It was business as usual Monday for researchers at the Pennington Biomedical Research Center, except for the addition of hundreds of displaced medical students attending classes in the conference center and classrooms.
Pennington officials agreed to let the New Orleans LSU Health Sciences Center hold classes in the building until the HSC’s facilities are cleaned up and repaired, which is estimated to take at least six months.
Almost all of the students enrolled for the fall semester before Hurricane Katrina hit are still enrolled and taking classes, said HSC Public relations director Leslie Capo.

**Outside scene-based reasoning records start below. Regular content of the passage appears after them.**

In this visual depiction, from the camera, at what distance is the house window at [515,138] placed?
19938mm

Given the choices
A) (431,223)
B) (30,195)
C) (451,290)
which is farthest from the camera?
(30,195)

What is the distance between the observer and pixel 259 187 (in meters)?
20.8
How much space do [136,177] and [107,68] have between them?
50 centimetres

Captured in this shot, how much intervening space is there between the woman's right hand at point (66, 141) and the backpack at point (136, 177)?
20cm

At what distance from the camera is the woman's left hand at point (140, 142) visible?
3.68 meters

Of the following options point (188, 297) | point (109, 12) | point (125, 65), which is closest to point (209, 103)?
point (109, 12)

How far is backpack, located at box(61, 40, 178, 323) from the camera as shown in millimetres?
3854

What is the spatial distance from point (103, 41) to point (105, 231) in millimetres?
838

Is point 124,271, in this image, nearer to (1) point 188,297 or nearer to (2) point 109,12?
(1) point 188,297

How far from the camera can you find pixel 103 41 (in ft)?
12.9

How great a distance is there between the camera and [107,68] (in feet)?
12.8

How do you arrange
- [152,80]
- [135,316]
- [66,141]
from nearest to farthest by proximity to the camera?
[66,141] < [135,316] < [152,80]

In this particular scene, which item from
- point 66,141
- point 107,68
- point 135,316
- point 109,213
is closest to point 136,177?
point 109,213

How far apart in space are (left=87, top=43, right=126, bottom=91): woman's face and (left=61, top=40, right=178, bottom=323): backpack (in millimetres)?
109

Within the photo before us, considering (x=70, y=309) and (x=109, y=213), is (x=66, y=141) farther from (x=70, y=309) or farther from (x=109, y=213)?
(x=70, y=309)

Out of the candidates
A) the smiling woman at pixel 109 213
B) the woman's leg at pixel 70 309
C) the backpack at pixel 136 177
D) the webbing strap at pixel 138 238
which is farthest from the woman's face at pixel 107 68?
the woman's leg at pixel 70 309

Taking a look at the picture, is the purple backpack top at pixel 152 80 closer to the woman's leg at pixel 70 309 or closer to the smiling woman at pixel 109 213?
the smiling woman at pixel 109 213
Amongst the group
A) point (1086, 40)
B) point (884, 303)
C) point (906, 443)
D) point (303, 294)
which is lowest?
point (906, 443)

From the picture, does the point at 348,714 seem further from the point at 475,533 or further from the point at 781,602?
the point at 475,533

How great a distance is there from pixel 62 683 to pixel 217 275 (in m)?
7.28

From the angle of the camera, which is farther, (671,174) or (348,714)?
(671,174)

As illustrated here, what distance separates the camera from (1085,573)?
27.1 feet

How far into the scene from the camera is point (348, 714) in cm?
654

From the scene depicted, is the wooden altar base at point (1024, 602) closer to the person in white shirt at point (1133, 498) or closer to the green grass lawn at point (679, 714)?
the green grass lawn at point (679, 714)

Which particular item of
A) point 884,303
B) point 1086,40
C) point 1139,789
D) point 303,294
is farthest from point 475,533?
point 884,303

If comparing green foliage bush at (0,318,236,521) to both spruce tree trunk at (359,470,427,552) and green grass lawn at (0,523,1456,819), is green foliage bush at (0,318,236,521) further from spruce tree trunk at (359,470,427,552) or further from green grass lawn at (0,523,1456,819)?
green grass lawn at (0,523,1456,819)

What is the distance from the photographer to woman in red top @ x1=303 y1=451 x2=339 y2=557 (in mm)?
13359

If the HSC did not continue operations this fall, it would have been detrimental to both the LSU System and the state, Capo said. The centers in New Orleans and Shreveport educate an estimated 70 percent of the state’s practicing health care professionals.
“If we had not been able to do this, our faculty [who teach students and treat patients] would have had to leave the state,” Capo said.
“Virtually overnight we’ve doubled our accommodations,” said Alan Pesch, assistant director of communications at Pennington.
There were about 600 faculty and staff at Pennington before relocation. After Katrina, about 620 HSC students and faculty were added to Pennington.
“We’ve about stretched our resources,” Pesch said.
Pennington officials are requesting $2.5 million in grant money to teach and house HSC students over the next eight months.
Displaced medical students said they are adjusting to their new learning environments.
Joan Hunter, second-year HSC medical student at Pennington, said her first test in practicing medicine was scheduled for the day Katrina hit New Orleans.
“It’s a very strange transition,” she said. “We have to play catch-up and keep up with all the new material.”
Hunter said she hopes to make up postponed clinical studies in the spring.
“I lived off campus, but we had a foot of water on the first floor of our apartments,” she said.
Hunter, thinking she would return to campus in three days, only evacuated with her computer and personal review sheets. She still does not know the condition of her belongings.
“It’s been very stressful,” she said. “We had our first day [Monday], and I was considering whether I wanted to stay in medical school.”
Students originally from Baton Rouge said they found the transition easier.
“For me it hasn’t been bad because I’m from here,” said Brian Green, second-year HSC medical student. “Obviously it’s a bit of an adjustment to be 24 and living with my mom again.”
Green said displaced students have found temporary housing with fellow students and “host families” in the area.
“The biggest thing over the past month was our uncertainty,” Green said. “We thought we’d lose the whole semester.”
Four hundred trailers will soon be placed on LSU properties for the temporary housing of students with families. And the HSC has secured a ship to be docked at the Port of Greater Baton Rouge to house students and hold classes.